Call it a case of duelling headlines.
For the past few days, a highly personal and often below-the-sash battle has been waged in Italy between two newspapers — Il Giornale, owned by the family of Prime Minister Silvio Berlusconi, and Avvenire, the daily of the Italian Bishops Conference. The generals in the battle, which has riveted Italy and has resulted in one of the worst periods for years in relations between church and state here, are the editors-in-chief Vittorio Feltri of Il Giornale and Dino Boffo of Avvenire.
It all started on Friday, Aug. 28 when Il Giornale published a front-page, banner headline story purportedly revealing that that Boffo had accepted a plea bargain in court in 2002 after being accused of harrasing a woman. The paper said Boffo had a homosexual relationship with her husband. The headline read “The Super-Moralist Was Condemned for Molestation” (see image above). Feltri, one of Italy’s more unorthodox journalists, attacked Boffo because he had written a spate of editorials criticising Berlusconi over the prime minister’s private life. The fact that ultimately Berlusconi’s family is Feltri’s boss was not lost on Italian readers.

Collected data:
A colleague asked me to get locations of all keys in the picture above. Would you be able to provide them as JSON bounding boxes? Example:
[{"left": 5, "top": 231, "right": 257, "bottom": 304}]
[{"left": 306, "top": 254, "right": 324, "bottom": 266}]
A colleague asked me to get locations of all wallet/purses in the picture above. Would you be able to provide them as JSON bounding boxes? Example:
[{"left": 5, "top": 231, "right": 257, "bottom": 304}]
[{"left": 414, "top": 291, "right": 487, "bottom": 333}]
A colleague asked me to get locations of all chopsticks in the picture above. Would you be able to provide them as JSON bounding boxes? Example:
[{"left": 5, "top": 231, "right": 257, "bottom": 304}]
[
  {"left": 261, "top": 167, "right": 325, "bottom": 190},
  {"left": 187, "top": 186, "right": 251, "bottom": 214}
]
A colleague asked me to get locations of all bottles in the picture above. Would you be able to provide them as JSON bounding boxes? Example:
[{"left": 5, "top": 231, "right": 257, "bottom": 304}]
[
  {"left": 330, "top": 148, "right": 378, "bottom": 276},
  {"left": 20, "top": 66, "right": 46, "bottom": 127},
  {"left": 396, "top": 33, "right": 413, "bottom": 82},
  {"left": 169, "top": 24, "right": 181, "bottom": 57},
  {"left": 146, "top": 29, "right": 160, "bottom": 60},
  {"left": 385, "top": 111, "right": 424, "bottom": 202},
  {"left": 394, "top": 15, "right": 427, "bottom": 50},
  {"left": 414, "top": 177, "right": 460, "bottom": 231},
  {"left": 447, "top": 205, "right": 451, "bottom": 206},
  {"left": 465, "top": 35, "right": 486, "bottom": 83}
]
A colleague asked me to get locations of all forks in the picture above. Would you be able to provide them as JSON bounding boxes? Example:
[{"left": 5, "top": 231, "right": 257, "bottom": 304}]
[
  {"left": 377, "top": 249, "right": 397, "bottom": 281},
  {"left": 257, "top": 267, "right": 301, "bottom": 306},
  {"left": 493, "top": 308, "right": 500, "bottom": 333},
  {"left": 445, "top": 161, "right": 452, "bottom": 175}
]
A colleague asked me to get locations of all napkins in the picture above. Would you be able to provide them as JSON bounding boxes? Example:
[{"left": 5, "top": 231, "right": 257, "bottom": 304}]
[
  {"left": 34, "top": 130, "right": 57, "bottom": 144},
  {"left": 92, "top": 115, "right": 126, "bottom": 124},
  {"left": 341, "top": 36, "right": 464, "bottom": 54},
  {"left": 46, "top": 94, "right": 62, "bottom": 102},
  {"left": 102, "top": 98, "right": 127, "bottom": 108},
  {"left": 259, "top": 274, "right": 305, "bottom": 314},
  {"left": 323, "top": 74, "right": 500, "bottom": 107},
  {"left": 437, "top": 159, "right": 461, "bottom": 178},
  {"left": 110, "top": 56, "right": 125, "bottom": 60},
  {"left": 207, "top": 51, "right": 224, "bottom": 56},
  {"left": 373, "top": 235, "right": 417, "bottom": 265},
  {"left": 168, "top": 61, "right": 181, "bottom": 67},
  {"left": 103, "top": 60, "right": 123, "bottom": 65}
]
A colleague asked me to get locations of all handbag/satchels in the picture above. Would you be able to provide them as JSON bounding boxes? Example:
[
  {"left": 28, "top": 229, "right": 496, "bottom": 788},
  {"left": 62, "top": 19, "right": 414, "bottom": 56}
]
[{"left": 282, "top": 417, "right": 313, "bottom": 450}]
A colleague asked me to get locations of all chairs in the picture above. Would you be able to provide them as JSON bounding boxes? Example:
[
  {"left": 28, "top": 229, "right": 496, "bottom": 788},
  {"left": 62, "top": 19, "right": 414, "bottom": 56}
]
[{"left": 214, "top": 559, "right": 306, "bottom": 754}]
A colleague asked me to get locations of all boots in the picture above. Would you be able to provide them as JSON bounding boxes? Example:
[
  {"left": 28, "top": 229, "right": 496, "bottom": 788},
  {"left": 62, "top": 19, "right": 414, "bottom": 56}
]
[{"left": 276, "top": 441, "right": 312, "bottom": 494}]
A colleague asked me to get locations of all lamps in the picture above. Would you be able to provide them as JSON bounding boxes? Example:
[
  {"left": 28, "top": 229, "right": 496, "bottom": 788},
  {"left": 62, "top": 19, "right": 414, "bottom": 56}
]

OBJECTIVES
1. Write out the passage of the newspaper feud article from "Call it a case" up to and including "Boffo of Avvenire.".
2. According to the newspaper feud article, who is the editor-in-chief of Avvenire?

RESPONSES
1.
Call it a case of duelling headlines.
For the past few days, a highly personal and often below-the-sash battle has been waged in Italy between two newspapers — Il Giornale, owned by the family of Prime Minister Silvio Berlusconi, and Avvenire, the daily of the Italian Bishops Conference. The generals in the battle, which has riveted Italy and has resulted in one of the worst periods for years in relations between church and state here, are the editors-in-chief Vittorio Feltri of Il Giornale and Dino Boffo of Avvenire.

2. Dino Boffo